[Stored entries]
▼▼▼
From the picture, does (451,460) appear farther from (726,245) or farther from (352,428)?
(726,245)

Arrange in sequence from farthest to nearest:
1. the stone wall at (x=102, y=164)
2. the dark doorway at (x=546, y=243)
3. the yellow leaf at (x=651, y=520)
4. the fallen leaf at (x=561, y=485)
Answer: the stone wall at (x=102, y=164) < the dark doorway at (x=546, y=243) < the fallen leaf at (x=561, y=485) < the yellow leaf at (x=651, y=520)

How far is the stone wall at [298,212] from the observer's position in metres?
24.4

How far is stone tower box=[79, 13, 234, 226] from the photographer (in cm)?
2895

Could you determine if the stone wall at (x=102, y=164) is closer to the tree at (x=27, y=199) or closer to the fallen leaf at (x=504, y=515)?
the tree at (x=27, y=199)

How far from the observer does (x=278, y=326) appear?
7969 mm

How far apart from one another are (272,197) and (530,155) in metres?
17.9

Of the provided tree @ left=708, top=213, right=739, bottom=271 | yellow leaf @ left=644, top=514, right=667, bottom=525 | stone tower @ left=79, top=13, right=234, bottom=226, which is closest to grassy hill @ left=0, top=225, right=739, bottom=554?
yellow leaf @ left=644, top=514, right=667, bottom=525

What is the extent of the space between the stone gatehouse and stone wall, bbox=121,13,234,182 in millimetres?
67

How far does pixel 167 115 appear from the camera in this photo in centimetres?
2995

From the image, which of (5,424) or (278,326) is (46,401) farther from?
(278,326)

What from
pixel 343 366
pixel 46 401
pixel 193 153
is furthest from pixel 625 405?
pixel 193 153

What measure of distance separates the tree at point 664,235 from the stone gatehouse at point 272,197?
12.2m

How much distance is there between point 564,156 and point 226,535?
▲▲▲
Reproduce the listing above word for word, keeping every line in its original order.

From the picture, does (451,460) appear farther from (726,245) or farther from (352,428)?
(726,245)

Arrange in sequence from farthest to nearest:
1. the stone wall at (x=102, y=164)
2. the dark doorway at (x=546, y=243)
3. the yellow leaf at (x=651, y=520)
4. the fallen leaf at (x=561, y=485)
Answer: the stone wall at (x=102, y=164) < the dark doorway at (x=546, y=243) < the fallen leaf at (x=561, y=485) < the yellow leaf at (x=651, y=520)

How far is the stone wall at [298,212] from the observer's position in metres?
24.4

How far is stone tower box=[79, 13, 234, 226] from the photographer (in cm)?
2895

Could you determine if the stone wall at (x=102, y=164) is closer to the tree at (x=27, y=199) or closer to the fallen leaf at (x=504, y=515)?
the tree at (x=27, y=199)

How far from the observer does (x=278, y=326) appear?
7969 mm

How far apart from one another are (272,197) and (530,155) in metres?
17.9

Of the provided tree @ left=708, top=213, right=739, bottom=271 | yellow leaf @ left=644, top=514, right=667, bottom=525 | stone tower @ left=79, top=13, right=234, bottom=226, which is closest to grassy hill @ left=0, top=225, right=739, bottom=554?
yellow leaf @ left=644, top=514, right=667, bottom=525

What is the extent of the space between the stone gatehouse and stone wall, bbox=121,13,234,182 in millimetres?
67

How far does pixel 167 115 appear from the camera in this photo in centimetres?
2995

From the image, which of (5,424) or (278,326) is (46,401) farther from?
(278,326)

What from
pixel 343 366
pixel 46 401
pixel 193 153
is furthest from pixel 625 405?
pixel 193 153

What measure of distance separates the tree at point 664,235 from the stone gatehouse at point 272,197?
12.2m

How much distance is there between point 564,156 and point 226,535?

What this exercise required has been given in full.